Und während sich die Ticketverkäufe insgesamt fast wieder auf das Niveau vor COVID erholt haben, liegen die Dauerkartenpreise immer noch bei weniger als der Hälfte ihres vorherigen Niveaus.
Doch auch wenn der Anteil der Dauerkartenverkäufe an den Fahrgeldeinnahmen weiter zurückgeht, ist das Pendeln keineswegs ausgestorben.
Stattdessen wird die Arbeitszeit flexibler, weshalb sich eine Monats- oder Jahreskarte nicht mehr lohnt.
Allerdings stößt die dauerhafte Arbeit von zu Hause aus bei den Arbeitgebern zunehmend auf Ablehnung, sodass die Menschen nur noch zwei bis drei Tage pro Woche zur Arbeit kommen.
Die einzige wesentliche Änderung besteht darin, dass der Donnerstag, in dem es zu Stoßzeiten immer noch viel Verkehr gibt, nun der neue Freitag ist, was wiederum zu einem Rückgang des Bahnverkehrs geführt hat. Diese Trends müssen sich noch zeigen, da sie weiterhin von der COVID-Zeit beeinflusst sind.
Das Aufkommen neuer Technologien, die es den Menschen ermöglichen, von zu Hause aus zu arbeiten und zu unterschiedlichen Zeiten ins Büro zu fahren, hat die Welt des Pendelns für immer verändert.
Der Erfolg der Elizabeth Line, die weite Teile Ost- und Westlondons mit der City, dem West End und Canary Wharf verbindet, zeigt jedoch, dass die Nachfrage weiterhin besteht. Die Immobilienpreise entlang der Strecke sind gestiegen, was zeigt, dass die Menschen diese schnelle Möglichkeit, ins Zentrum Londons zu gelangen, zu schätzen wissen.
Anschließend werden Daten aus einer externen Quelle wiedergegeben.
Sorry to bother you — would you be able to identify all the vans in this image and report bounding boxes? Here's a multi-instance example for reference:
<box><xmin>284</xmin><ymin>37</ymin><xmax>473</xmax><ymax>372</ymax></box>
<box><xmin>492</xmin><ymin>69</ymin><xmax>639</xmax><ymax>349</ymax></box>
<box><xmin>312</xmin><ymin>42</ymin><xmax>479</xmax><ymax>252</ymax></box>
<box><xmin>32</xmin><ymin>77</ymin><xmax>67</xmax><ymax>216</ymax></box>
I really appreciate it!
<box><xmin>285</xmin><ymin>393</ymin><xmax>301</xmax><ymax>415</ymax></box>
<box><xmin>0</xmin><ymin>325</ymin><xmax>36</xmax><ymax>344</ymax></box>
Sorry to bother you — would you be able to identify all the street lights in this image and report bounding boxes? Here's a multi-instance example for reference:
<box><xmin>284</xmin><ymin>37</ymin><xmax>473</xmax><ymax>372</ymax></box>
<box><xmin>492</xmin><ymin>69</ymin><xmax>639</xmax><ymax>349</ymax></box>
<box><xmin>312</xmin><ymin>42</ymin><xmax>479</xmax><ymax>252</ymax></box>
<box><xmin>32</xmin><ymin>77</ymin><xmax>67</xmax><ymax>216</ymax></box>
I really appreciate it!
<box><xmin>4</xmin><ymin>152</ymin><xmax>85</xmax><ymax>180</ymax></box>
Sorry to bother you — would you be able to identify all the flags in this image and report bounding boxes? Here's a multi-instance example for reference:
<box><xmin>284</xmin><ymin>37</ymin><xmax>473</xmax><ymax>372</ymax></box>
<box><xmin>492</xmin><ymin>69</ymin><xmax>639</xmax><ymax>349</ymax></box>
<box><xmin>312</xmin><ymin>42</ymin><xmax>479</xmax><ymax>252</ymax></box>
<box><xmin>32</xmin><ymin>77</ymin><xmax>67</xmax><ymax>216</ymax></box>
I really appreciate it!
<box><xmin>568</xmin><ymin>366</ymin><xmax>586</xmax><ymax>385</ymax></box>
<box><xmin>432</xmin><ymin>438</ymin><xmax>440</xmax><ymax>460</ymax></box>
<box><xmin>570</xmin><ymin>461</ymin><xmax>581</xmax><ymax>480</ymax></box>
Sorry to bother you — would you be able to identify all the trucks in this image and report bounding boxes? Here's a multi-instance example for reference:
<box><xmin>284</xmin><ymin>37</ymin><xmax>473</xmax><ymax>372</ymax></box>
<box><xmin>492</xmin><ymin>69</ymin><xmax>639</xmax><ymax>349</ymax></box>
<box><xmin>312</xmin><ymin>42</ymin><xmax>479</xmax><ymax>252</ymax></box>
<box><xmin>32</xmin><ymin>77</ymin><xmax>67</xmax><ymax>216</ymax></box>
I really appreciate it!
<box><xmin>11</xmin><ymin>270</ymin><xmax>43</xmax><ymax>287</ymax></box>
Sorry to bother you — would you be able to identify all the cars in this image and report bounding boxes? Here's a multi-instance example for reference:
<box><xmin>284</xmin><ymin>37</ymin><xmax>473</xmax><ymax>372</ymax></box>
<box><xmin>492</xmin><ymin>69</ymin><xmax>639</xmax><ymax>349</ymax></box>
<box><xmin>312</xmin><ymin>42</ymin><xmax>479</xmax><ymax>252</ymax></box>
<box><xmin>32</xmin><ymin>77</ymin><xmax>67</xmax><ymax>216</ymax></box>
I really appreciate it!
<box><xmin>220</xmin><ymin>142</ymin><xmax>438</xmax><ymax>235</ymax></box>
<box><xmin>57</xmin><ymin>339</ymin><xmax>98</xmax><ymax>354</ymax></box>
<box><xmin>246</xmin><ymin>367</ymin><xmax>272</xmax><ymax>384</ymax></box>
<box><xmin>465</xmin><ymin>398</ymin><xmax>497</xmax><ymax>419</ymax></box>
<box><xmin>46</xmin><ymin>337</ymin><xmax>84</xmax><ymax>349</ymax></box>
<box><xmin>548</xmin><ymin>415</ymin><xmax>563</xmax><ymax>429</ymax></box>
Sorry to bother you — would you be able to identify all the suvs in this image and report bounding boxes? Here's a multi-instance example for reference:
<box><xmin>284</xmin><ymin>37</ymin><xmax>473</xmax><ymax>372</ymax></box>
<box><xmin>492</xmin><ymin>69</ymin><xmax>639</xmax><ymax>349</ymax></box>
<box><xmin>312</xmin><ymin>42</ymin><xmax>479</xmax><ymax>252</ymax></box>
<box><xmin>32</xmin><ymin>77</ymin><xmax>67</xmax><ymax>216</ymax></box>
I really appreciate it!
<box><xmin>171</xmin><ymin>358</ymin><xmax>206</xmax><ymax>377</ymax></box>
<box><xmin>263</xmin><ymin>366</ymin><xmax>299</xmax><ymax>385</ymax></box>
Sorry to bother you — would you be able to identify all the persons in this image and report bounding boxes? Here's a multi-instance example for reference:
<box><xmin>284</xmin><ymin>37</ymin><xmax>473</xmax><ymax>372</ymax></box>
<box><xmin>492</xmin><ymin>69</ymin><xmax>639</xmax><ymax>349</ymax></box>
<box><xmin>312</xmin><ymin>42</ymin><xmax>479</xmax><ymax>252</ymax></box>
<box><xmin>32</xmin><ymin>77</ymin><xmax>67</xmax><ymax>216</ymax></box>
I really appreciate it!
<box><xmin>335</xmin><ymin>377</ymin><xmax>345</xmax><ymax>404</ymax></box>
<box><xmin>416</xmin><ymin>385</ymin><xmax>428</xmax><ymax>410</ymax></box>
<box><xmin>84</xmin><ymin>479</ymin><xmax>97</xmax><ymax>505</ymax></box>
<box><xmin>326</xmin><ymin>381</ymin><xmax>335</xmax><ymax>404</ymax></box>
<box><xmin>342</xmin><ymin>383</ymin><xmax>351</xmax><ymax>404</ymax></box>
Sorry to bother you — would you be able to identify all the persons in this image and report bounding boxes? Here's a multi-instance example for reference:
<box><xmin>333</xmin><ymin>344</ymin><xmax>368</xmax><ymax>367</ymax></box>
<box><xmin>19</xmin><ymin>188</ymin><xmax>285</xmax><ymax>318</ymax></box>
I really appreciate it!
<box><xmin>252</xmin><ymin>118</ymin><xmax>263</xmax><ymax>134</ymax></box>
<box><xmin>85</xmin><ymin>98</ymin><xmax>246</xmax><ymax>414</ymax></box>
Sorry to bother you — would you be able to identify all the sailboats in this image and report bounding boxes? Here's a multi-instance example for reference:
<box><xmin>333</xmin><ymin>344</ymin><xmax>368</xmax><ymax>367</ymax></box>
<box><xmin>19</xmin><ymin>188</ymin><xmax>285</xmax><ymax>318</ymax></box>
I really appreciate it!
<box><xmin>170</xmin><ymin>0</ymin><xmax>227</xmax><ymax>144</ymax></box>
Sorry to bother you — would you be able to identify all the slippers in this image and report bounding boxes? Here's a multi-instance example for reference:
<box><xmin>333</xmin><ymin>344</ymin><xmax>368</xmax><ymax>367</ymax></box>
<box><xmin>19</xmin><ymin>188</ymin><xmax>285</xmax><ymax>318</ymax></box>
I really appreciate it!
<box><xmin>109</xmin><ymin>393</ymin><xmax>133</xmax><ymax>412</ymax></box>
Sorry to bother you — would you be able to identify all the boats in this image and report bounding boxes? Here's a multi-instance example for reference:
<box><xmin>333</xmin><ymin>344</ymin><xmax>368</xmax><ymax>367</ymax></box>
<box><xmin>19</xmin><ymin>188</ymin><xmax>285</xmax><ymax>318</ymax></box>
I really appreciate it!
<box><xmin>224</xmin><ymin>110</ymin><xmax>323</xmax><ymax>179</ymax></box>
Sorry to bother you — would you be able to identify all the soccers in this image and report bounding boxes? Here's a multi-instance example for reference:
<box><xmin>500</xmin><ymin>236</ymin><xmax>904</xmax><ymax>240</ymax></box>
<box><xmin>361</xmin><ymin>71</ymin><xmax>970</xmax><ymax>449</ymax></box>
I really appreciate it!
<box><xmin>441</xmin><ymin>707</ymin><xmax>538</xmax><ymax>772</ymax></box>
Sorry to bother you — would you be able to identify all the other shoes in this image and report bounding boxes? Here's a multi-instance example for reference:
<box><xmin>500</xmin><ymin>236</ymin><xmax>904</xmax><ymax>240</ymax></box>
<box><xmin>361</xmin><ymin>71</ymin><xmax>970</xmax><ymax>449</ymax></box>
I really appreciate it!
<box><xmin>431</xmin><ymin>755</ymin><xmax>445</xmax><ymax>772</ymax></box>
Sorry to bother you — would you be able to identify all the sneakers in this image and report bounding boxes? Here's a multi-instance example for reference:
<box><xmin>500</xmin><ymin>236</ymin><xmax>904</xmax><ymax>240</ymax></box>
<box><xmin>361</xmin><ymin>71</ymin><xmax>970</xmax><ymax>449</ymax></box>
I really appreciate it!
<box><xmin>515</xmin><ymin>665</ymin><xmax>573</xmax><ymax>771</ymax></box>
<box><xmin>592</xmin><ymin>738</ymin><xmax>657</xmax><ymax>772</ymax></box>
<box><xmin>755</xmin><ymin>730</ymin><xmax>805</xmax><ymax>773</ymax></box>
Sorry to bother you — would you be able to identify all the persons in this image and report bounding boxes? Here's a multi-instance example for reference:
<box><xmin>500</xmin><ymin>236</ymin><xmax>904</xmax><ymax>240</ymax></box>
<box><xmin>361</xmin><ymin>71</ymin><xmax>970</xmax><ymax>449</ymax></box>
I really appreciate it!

Das Pendeln wird auch weiterhin einen wichtigen Teil der Kundenbindung der Bahnindustrie ausmachen, das Nutzungsmuster hat sich jedoch geändert.
Paradoxerweise könnte dies für die Eisenbahnunternehmen hilfreich sein, die mit der finanziellen Belastung zu kämpfen haben oder Züge bereitstellen müssen, die nur zweimal täglich eingesetzt werden.
Allerdings haben sie sich bisher nur langsam an diese neuen Nachfragemuster angepasst, und die richtigen Anpassungen vorzunehmen, wird für die neue Great British Railway eine Herausforderung sein.